Stephen Graham Jones: Well, who knows if it will happen. It’s trying.
PopHorror: Well, let’s hope!
Stephen Graham Jones: Yeah!
PopHorror: Can you tell us about the moment you wanted to be a writer?
Stephen Graham Jones: I think it was when I got my very first check for writing. When I was 19 years old. I had never written a story before then. I wrote a story randomly sitting in an ICU at a hospital for three days and three nights and I turned it in in place of an essay I was supposed to have written for a college course. I never planned to go to college. I was just going to be a farmer but it was all stupid and arbitrary and random and just a stupid thing I was doing for a few months. A way to kill time before I got on a tractor. I didn’t have my essay done so I turned that story in. It wasn’t even typed. It wasn’t even stapled; I just tore it out of my notebook. That instructor of Composition 2, she should not have read that story. It was so off topic, but she read it and she liked it enough to pass it on to the creative writing faculty, who liked it enough to type it up on a computer or word processor or something – this was 1991 I guess – and then unbeknownst to me, that creative writer faculty member submitted it for a departmental fiction contest and I won. Three months after I turned that in, I was at an awards ceremony getting a check for $50, which was an amazing amount of money back then and I thought, you mean I can just tell lies and get $50 checks? That is the dream! That’s better than driving tractors. That’s probably when I realized that I might as well be a writer.

PopHorror: So, you hadn’t planned on going to college but aren’t you now a college professor?
Stephen Graham Jones: Yes.
PopHorror: Look at what this did!
Stephen Graham Jones: Yeah, yeah for sure. I’m an endowed charitable professor, all that stuff. I’m teaching at Stanford right now; that’s where I am. I say it’s better than farming but I didn’t become a farmer so I don’t know. Maybe that would have been pretty good too.
PopHorror: What is your creative process when you go to start a new book?
Stephen Graham Jones: I got no plans, I got no characters, I got no place. Sometimes I would have a title, probably about half the time I have a title. With Night of the Mannequins, I had a title and what I told you, that dumb idea that this was going to be a Romero story of some sort and that went south with like the first word, once it became this first-person high school kid. I didn’t know it was going to be set in Rockwall, but I had spent some time in Rockwall, so I set it there. Then I just write and never know what’s coming.

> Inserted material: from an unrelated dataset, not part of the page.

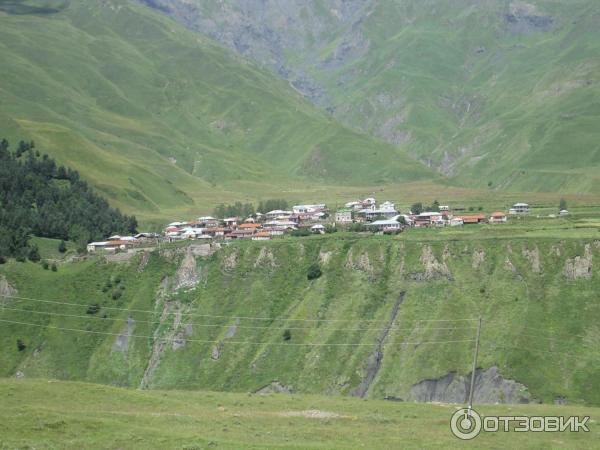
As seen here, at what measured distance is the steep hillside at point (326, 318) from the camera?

I guess if I have a process it’s any time I sense myself getting bored or losing inertia, not moving forward as quickly as I have been, I kind of reach into a bag of random stuff and I drop one of those random things into the story like a bomb, and I make myself incorporate it instead of delete it. It gives the story twists and turns and it’s really fun to wreck yourself like that in the process of trying to move forward. I think it makes the story more interesting for the reader and it makes me a better writer in order to try to make this ridiculous thing work.
PopHorror: I have just one last question for you. I normally ask what’s your favorite scary movie but last time we spoke about Scream, so now I’m going to ask you what horror movie do you feel you would survive?
Stephen Graham Jones: I think the easiest horror movie to survive is Poltergeist because nobody dies in Poltergeist.
PopHorror: I never thought of that!
Stephen Graham Jones: The bad thing is I’ve never thought of myself as a survivor in horror films because I’m always and forever going to be part of the couple at Lovers’ Lane in the first five minutes who gets killed and strung up from a tree and hung upside down on top of a car and all that stuff. That’s just the way I am; that’s where I’m going to be. I’m not going to be thinking and vigilant and worried and all that stuff. I don’t know how I would ever survive. The only way I would have a chance of surviving is if I were the killer, I think. Like a Leslie Vernon or something and everybody thinks he’s dead but he’s not really dead.

Thank you so much to Stephen for taking the time to chat with us. Night of the Mannequins is available now!